>> START TEXT EXCERPT

Monday, February 7, 2022

Frozen Contemplation


It's not like it never happens around here.

In fact the metadata on the photo above shows I took it at 11:11:02 Monday morning Feb 15 2021. Almost exactly one year ago. (It's Feb 4 2022 as I'm writing this.)

But it, this kind of weather, doesn't happen often. (Our average lows and highs for early February around here are 46 and 64 respectively.)

In the past 15 years here on The Property we've had 2 or 3 significant and maybe 3 or 4 wishful-thinking snow events and about the same numbers for icing events.

Well now we have another to add to the list. Though this one is difficult to classify.

It's certainly not as extreme as last year's, but it has been a mix. Rain turning to freezing rain to sleet and even a bit of actual snow, all layered up in a treacherous, crusty skin on anything exposed.

This time around we've been below freezing for 18 consecutive hours and it will be tomorrow, about 36 hours, before we will, briefly, make it up to 35 around noon under cloudy sky's before the freeze settles in again. And, according to the forecast, we have another 5 or 6 below-freezing nights coming on the heels of that.

But I'm not trying to highlight the extremes of our weather here. I'm not trying to bitch - or brag - about the local conditions in this post.

I'm all too aware that many - many, many - places are dealing with far worse than this little bit of hardship. If you can even call it hardship.

No. This post is about confronting unsettling reminders and finding peace with them.

But first:

One of the sweet blueberry's embedded in this thick, bitter batter is the fact that I can - legit - drag out my trusty wool gloves.

The ones that do a surprisingly good job of keeping my hands warm - ish - (Let's be realistic here!) but leave me with the dexterity to do my chores, and even type on a keyboard, as I'm doing right now in the 45 degree barn, practice on my new kalimba in the chilled tin-can of The Van as the blustery wind rocks her, and troll through the 1440 daily news digest on my phone while sitting out in the open on Dad's bench. (I'm pretty sure I'm getting worse and worse about not wanting to be inside any more than I have to.)

Being wool, they keep my hands warm - ish - even when wet. And when I don't need my fingertips I can turtle them by quickly shaking the gloves down an inch for even more protection,

or even pull those delicate fingers completely out of their individual tubes and curl them into my palms for extra heat conservation.

But I digress - I know. I know - once again. (Digression seems to be my natural state.) 

So back to the point:

I wasn't alone as I hiked the property today, despite the conditions.

The deer were also

out and about.

Non- browsers, in this case skunk, possum, or armadillo had, at least until I disturbed them like an off-key Mariachi trolling the tables in a restaurant, been feeding,

and den-dwellers had been - well - dwelling.

(Unlike me, apparently the inhabitant(s) of this particular den don't get all antsy if kept under a roof too long and feel compelled to get out and wander even in less than ideal conditions!)

>> END TEXT EXCERPT

#### [WHAT YOU WILL DO]
**1.** Echo the winter blog post from "In fact the" to "for icing events.", word for word.
**2.** Based on the winter blog post, decide whether each statement is true, answering yes or no and quoting the words that settle it. (a) The photo was taken at 11:11:02 on Monday morning, Feb 15 2021. (b) The average lows and highs for early February are 36 and 54. (c) The area had been below freezing for 24 consecutive hours.
The listing that follows comes from a separate source, unrelated to the winter blog post.

>> START DATA SECTION

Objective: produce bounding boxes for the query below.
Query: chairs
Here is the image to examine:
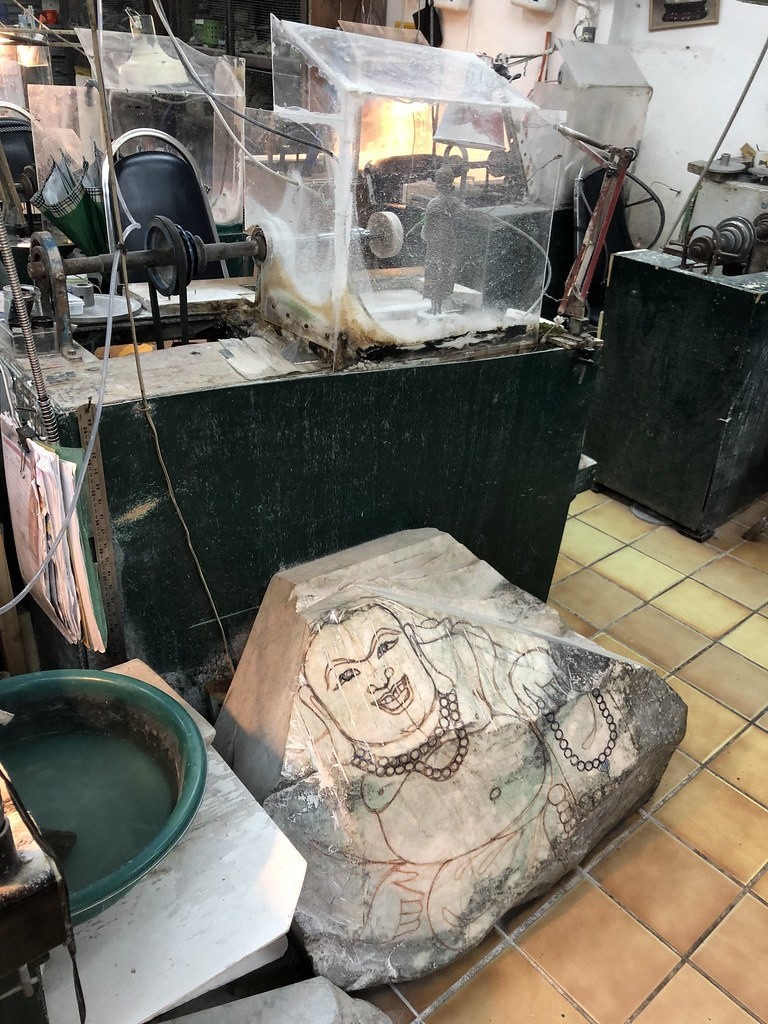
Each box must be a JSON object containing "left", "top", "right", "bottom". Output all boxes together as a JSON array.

>> END DATA SECTION

#### [OUTPUTS FOR THE TASKS]
**1.**
In fact the metadata on the photo above shows I took it at 11:11:02 Monday morning Feb 15 2021. Almost exactly one year ago. (It's Feb 4 2022 as I'm writing this.)

But it, this kind of weather, doesn't happen often. (Our average lows and highs for early February around here are 46 and 64 respectively.)

In the past 15 years here on The Property we've had 2 or 3 significant and maybe 3 or 4 wishful-thinking snow events and about the same numbers for icing events.

**2.**
(a) Yes: "I took it at 11:11:02 Monday morning Feb 15 2021."
(b) No: "Our average lows and highs for early February around here are 46 and 64 respectively."
(c) No: "we've been below freezing for 18 consecutive hours"